The Allen Institute for AI (AI2) has announced the 2022 version of their AI2-THOR Rearrangement Challenge. The challenge requires competitors to design an autonomous agent that can move objects in a virtual room and includes several improvements including a new dataset and faster training using the latest release of the AI2-THOR simulation platform.
The challenge will be hosted at the upcoming Conference on Computer Vision and Pattern Recognition (CVPR) as part of a workshop on Embodied AI research. The challenge consists of two phases. In the first, "walkthrough," the autonomous agent moves around its environment, observing the state of objects. In the second, "unshuffle," objects in the environment are randomly rearranged and the agent must identify which objects have changed and then restore them to their original state. According to the AI2 team,
We hope that the task specification, evaluation protocol, and broader discussion [from the Challenge] will support healthy development of Embodied AI and the creation of intelligent systems that perceive, act, and accomplish increasingly long-term goals in complex physical environments.

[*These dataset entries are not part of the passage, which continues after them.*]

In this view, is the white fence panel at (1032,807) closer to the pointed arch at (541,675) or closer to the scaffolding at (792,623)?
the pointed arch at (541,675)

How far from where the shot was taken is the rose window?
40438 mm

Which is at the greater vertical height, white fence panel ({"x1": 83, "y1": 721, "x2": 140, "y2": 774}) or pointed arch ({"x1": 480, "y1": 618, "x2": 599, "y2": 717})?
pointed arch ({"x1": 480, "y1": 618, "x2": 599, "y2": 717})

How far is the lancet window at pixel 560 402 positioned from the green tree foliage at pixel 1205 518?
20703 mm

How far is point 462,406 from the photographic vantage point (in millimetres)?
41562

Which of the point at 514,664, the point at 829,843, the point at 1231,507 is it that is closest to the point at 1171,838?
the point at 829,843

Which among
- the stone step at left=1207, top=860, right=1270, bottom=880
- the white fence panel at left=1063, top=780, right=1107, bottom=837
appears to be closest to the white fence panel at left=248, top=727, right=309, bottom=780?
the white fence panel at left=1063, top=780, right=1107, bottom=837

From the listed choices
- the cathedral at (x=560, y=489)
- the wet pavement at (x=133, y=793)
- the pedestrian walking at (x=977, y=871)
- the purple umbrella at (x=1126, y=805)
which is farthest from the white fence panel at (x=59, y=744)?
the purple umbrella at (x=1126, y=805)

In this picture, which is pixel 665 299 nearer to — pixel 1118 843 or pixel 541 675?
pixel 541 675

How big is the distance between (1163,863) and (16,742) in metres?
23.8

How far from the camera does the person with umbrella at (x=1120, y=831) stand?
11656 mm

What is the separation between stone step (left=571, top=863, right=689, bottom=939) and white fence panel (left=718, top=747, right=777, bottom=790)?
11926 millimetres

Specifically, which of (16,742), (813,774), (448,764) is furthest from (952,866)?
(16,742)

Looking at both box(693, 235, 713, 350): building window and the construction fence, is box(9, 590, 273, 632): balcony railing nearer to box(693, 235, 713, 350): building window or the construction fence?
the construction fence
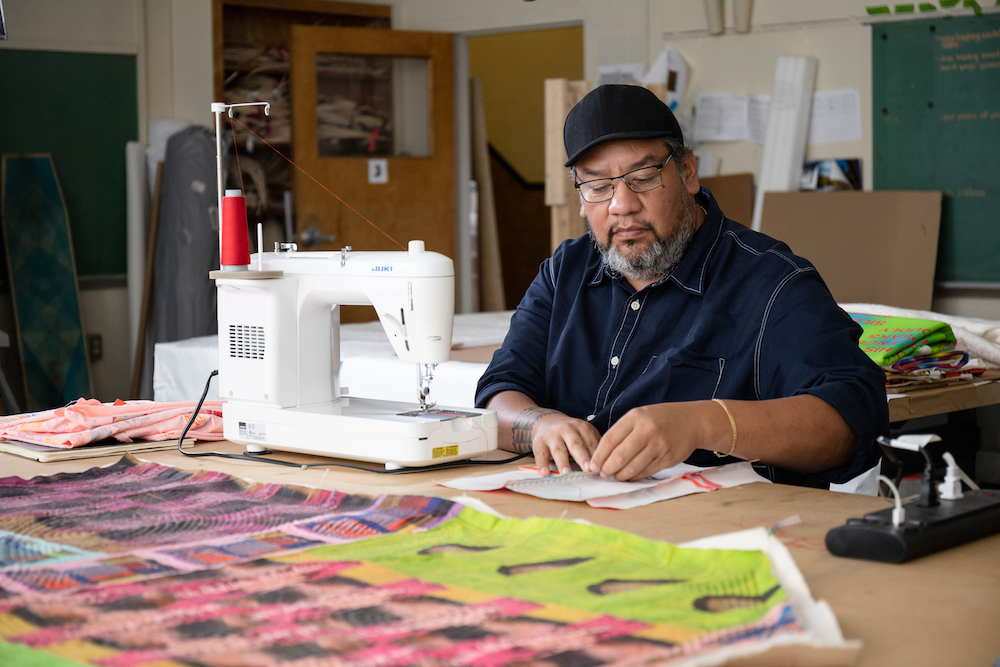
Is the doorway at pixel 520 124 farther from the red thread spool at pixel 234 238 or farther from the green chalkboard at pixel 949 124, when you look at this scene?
the red thread spool at pixel 234 238

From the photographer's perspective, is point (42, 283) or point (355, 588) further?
point (42, 283)

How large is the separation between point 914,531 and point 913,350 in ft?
6.11

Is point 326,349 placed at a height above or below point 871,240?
below

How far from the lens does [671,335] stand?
6.21ft

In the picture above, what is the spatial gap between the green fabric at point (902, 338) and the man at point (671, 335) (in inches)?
41.0

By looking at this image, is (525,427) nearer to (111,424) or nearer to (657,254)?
(657,254)

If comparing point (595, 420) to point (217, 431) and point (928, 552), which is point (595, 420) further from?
point (928, 552)

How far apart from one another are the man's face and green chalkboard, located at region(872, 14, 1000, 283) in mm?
3141

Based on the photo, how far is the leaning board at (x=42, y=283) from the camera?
5441 mm

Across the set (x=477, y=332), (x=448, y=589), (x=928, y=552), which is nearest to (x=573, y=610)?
(x=448, y=589)

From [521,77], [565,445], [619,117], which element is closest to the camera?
[565,445]

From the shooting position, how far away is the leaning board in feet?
17.9

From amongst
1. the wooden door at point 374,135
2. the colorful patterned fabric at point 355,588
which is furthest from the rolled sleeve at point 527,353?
the wooden door at point 374,135

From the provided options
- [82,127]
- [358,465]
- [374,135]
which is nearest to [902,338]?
[358,465]
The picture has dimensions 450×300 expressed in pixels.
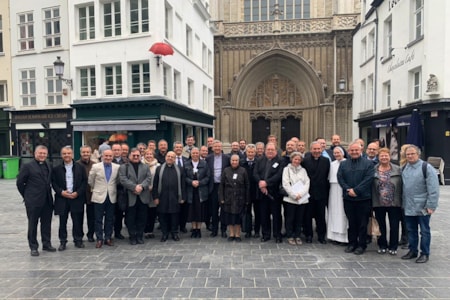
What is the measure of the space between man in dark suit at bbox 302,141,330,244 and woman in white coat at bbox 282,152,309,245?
0.55ft

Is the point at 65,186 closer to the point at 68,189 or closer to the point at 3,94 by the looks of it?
the point at 68,189

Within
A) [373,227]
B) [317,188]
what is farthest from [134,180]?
[373,227]

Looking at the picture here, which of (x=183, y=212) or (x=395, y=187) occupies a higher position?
(x=395, y=187)

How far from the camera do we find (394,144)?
16016mm

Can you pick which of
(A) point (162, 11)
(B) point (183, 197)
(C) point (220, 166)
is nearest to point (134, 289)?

Several AI experts have argued that true AI can only be achieved by an embodied machine that interacts with the physical world, and researchers at AI2 have claimed that "representations learned via interaction with the world are more powerful" than those learned from training on a static dataset. Most such research focuses on virtual agents that interact with a simulated environment, taking advantage of the availability of physics-based computer game engines and high-quality image rendering.

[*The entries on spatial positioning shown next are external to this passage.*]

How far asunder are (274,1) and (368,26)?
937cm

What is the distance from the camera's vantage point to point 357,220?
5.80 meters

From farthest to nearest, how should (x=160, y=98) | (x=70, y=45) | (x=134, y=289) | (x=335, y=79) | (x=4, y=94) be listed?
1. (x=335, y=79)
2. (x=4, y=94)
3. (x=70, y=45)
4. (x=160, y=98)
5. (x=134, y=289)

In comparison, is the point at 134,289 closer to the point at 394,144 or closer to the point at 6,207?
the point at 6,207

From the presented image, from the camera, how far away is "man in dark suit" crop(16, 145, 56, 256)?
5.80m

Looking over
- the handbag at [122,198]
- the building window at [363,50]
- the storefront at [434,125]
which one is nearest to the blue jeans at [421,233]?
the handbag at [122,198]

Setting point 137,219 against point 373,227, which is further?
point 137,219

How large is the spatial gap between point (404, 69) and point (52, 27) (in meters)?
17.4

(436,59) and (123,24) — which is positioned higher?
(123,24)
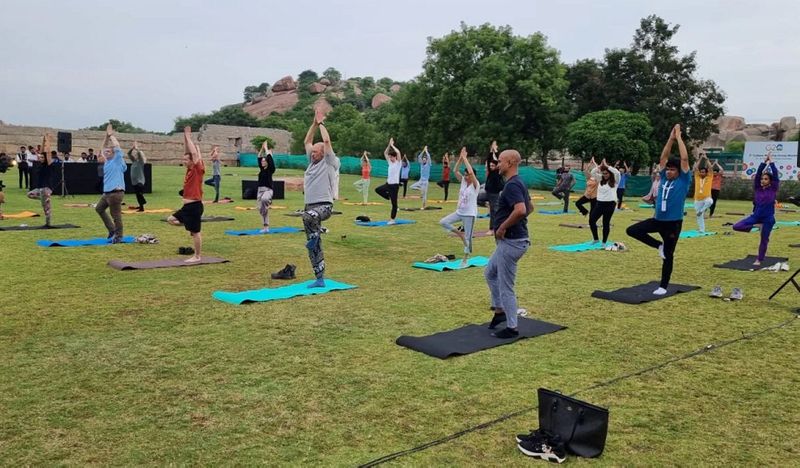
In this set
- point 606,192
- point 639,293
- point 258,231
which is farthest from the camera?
point 258,231

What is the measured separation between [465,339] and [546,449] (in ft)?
8.60

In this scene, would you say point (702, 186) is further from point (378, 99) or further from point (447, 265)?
point (378, 99)

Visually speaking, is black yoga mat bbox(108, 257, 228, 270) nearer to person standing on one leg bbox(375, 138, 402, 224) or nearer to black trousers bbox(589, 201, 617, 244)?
person standing on one leg bbox(375, 138, 402, 224)

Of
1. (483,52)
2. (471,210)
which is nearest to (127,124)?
(483,52)

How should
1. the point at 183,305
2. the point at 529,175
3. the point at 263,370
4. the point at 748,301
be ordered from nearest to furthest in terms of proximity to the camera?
the point at 263,370 → the point at 183,305 → the point at 748,301 → the point at 529,175

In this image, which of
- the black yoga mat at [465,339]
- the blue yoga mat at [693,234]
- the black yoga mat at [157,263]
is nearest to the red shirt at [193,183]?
the black yoga mat at [157,263]

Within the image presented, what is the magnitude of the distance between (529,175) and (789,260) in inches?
1171

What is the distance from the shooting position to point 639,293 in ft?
30.6

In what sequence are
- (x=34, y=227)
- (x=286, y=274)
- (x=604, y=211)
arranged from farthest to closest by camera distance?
(x=34, y=227) < (x=604, y=211) < (x=286, y=274)

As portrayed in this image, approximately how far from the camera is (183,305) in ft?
26.9

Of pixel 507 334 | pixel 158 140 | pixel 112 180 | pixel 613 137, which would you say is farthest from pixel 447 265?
pixel 158 140

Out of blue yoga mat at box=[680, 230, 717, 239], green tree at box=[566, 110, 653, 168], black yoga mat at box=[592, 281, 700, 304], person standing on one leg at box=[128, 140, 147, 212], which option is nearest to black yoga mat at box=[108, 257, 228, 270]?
black yoga mat at box=[592, 281, 700, 304]

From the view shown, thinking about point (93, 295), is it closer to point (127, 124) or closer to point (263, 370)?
point (263, 370)

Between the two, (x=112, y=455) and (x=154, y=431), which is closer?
(x=112, y=455)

AI2-THOR is one such framework for Embodied AI research that is built on the Unity3D game engine. It provides simulated environments based on hundreds of room types, such as kitchens or bedrooms, and thousands of actionable objects. The latest release of AI2-THOR includes a "headless" mode that allows for training agents using clusters of GPUs, significantly reducing training time. Experiments done by AI2 researchers show that performance scales linearly with the size of the cluster. In one case, training time was reduced from 3.5 days using 4 GPUs to 10 hours using 32 GPUs.
The Rearrangement Challenge was first announced in 2020 as an incentive to "align and accelerate research in Embodied AI." The latest version of the Challenge includes an updated dataset which has "a more uniform balance of easy/hard episodes." Competitors evaluate their trained agent models on the dataset and submit their metrics to the competition leaderboard. AI2 has also trained several baseline models for the Challenge, using their AllenAct learning framework, which is included with the Challenge code.
Besides the AI2-THOR Rearrangement Challenge, the CVPR Embodied AI workshop features 12 other challenges, including three others based on the AI2-THOR framework. There are four challenges based on Meta AI's Habitat framework and two each for NVIDIA's Isaac Sim and Stanford University's iGibson. The workshop also includes the MIT ThreeDWorld Transport Challenge which InfoQ covered last year. The workshop's organizers include researchers from a wide range of universities and commercial enterprises, including AI2, Meta, Google, Intel, NVIDIA, Stanford University, and Georgia Tech University.
In a thread on Twitter, AI2 Research Manager Roozbeh Mottaghi noted:
Surprisingly, the leading method is a simple model that uses the CLIP encoder. It outperforms other methods that use maps, depth images, etc. Looking forward to more innovations.
The AI2-THOR code, as well as the code and several pre-trained baseline models for the Rearrangement Challenge, are available on GitHub.